Please let me know if that makes sense :)

define i64 @no_deps_interchange([1024 x i32]* nocapture %Arr, i32 %k, i64 %B) {
entry:
  br label %for.body

for.body:                                         ; preds = %entry, %for.cond.cleanup3
  %indvars.iv19 = phi i64 [ 0, %entry ], [ %indvars.iv.next20, %for.cond.cleanup3 ]
  br i1 undef, label %for.body4, label %for.cond.cleanup3

for.body4:                                        ; preds = %for.body, %for.body4
  %indvars.iv = phi i64 [ 0, %for.body ], [ %indvars.iv.next, %for.body4 ]
  %arrayidx6 = getelementptr inbounds [1024 x i32], [1024 x i32]* %Arr, i64 %indvars.iv, i64 %indvars.iv19
  store i32 0, i32* %arrayidx6, align 4
  %indvars.iv.next = add nuw nsw i64 %indvars.iv, 1
  %exitcond = icmp ne i64 %indvars.iv.next, %B
  br i1 %exitcond, label %for.body4, label %for.cond.cleanup3

for.cond.cleanup3:                                ; preds = %for.body4
  %indvars.iv.next20 = add nuw nsw i64 %indvars.iv19, 1
  %exitcond21 = icmp ne i64 %indvars.iv.next20, 1024
  br i1 %exitcond21, label %for.body, label %for.cond.cleanup


for.cond.cleanup:                                 ; preds = %for.cond.cleanup3
  ret i64 %indvars.iv.next20
}

Which, given we allow PHI nodes with values produced in the outer loop latch, produces the following code after interchanging

define i64 @no_deps_interchange([1024 x i32]* nocapture %Arr, i32 %k, i64 %B) {
entry:
  br label %for.body4.preheader

for.body.preheader:                               ; preds = %for.body4
  br label %for.body

for.body:                                         ; preds = %for.body.preheader, %for.cond.cleanup3
  %indvars.iv19 = phi i64 [ %indvars.iv.next20, %for.cond.cleanup3 ], [ 0, %for.body.preheader ]
  br i1 undef, label %for.body4.split1, label %for.cond.cleanup

for.body4.preheader:                              ; preds = %entry
  br label %for.body4

for.body4:                                        ; preds = %for.body4.preheader, %for.body4.split
  %indvars.iv = phi i64 [ %indvars.iv.next, %for.body4.split ], [ 0, %for.body4.preheader ]
  br label %for.body.preheader

for.body4.split1:                                 ; preds = %for.body
  %arrayidx6 = getelementptr inbounds [1024 x i32], [1024 x i32]* %Arr, i64 %indvars.iv, i64 %indvars.iv19
  store i32 0, i32* %arrayidx6, align 4
  br label %for.cond.cleanup3.loopexit

for.body4.split:                                  ; preds = %for.cond.cleanup3
  %indvars.iv.next = add nuw nsw i64 %indvars.iv, 1
  %exitcond = icmp ne i64 %indvars.iv.next, %B
  br i1 %exitcond, label %for.body4, label %for.cond.cleanup

for.cond.cleanup3.loopexit:                       ; preds = %for.body4.split1
  br label %for.cond.cleanup3

for.cond.cleanup3:                                ; preds = %for.cond.cleanup3.loopexit
  %indvars.iv.next20 = add nuw nsw i64 %indvars.iv19, 1
  %exitcond21 = icmp ne i64 %indvars.iv.next20, 1024
  br i1 %exitcond21, label %for.body, label %for.body4.split

for.cond.cleanup:                                 ; preds = %for.body4.split, %for.body
  %indvars.iv.next20.lcssa = phi i64 [ %indvars.iv.next20, %for.body4.split ]  ; invalid PHI node
  ret i64 %indvars.iv.next20.lcssa
}

So the problem is specifically with values produced in the loop latch? That makes sense, I guess, but it seems like you could check for that more directly. (It might also be possible to hoist the instruction out of the latch, but I guess that's complicated in general.)
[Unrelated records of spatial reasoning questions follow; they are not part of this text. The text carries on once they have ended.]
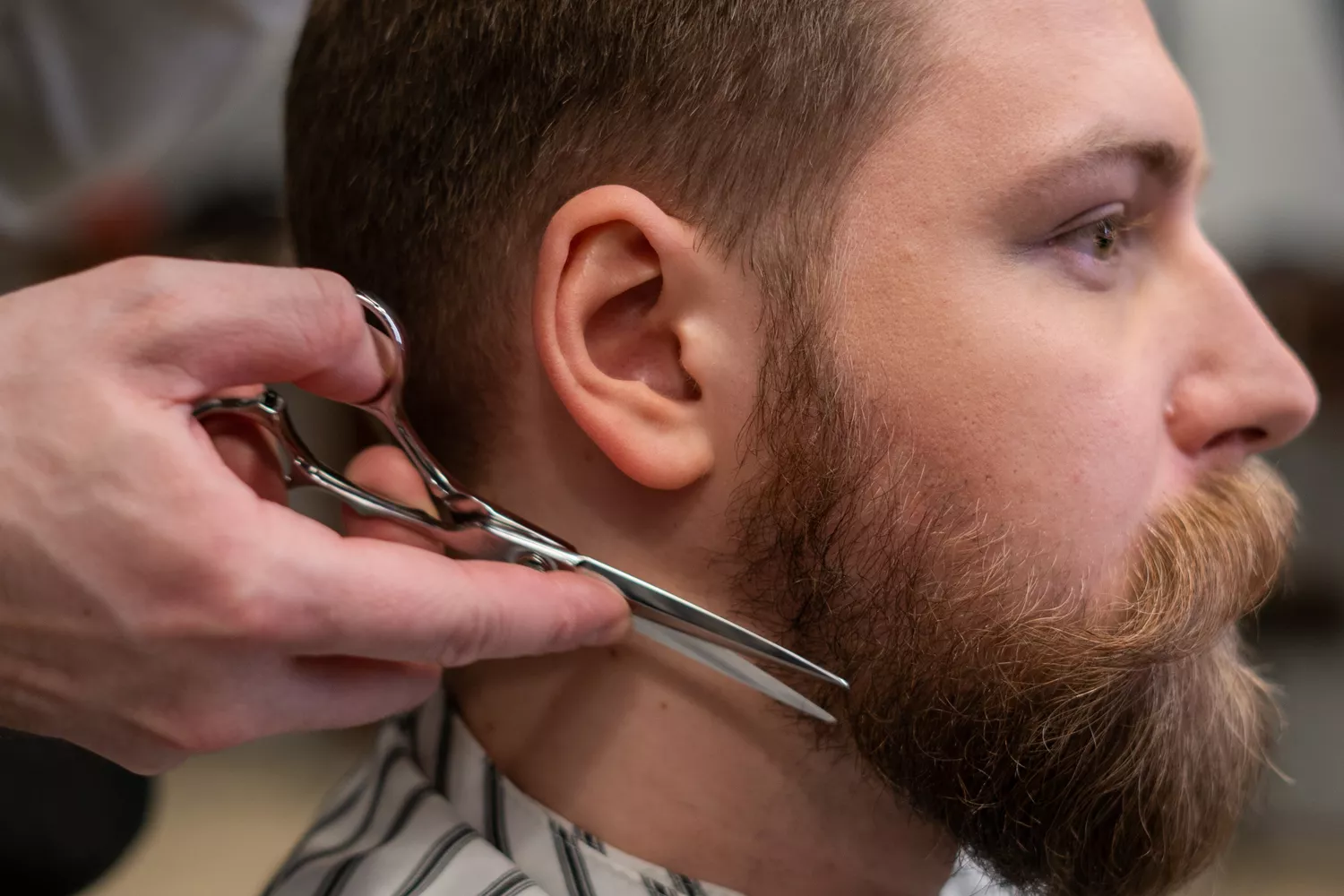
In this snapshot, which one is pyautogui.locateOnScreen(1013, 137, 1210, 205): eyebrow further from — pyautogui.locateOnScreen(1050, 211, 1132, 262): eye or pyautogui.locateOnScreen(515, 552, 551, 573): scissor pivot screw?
pyautogui.locateOnScreen(515, 552, 551, 573): scissor pivot screw

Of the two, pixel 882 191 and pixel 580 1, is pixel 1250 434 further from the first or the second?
pixel 580 1

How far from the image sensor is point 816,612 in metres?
0.80

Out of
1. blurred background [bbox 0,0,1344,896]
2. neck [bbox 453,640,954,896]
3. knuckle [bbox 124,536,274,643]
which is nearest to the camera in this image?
knuckle [bbox 124,536,274,643]

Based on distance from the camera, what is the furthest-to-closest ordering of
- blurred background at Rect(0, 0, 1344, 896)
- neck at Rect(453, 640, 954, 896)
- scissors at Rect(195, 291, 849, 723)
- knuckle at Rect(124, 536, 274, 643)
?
blurred background at Rect(0, 0, 1344, 896) < neck at Rect(453, 640, 954, 896) < scissors at Rect(195, 291, 849, 723) < knuckle at Rect(124, 536, 274, 643)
fhahn added a comment.Mar 12 2018, 4:52 PM

So the problem is specifically with values produced in the loop latch? That makes sense, I guess, but it seems like you could check for that more directly. (It might also be possible to hoist the instruction out of the latch, but I guess that's complicated in general.)

Yes, I think currently only values produced in the outer loop latch can be a problem, because the outer loop latch must be the inner loop exit block at the moment IIRC. Although if we loosen that restriction at some point, values in other blocks of the outer loop could become problematic as well.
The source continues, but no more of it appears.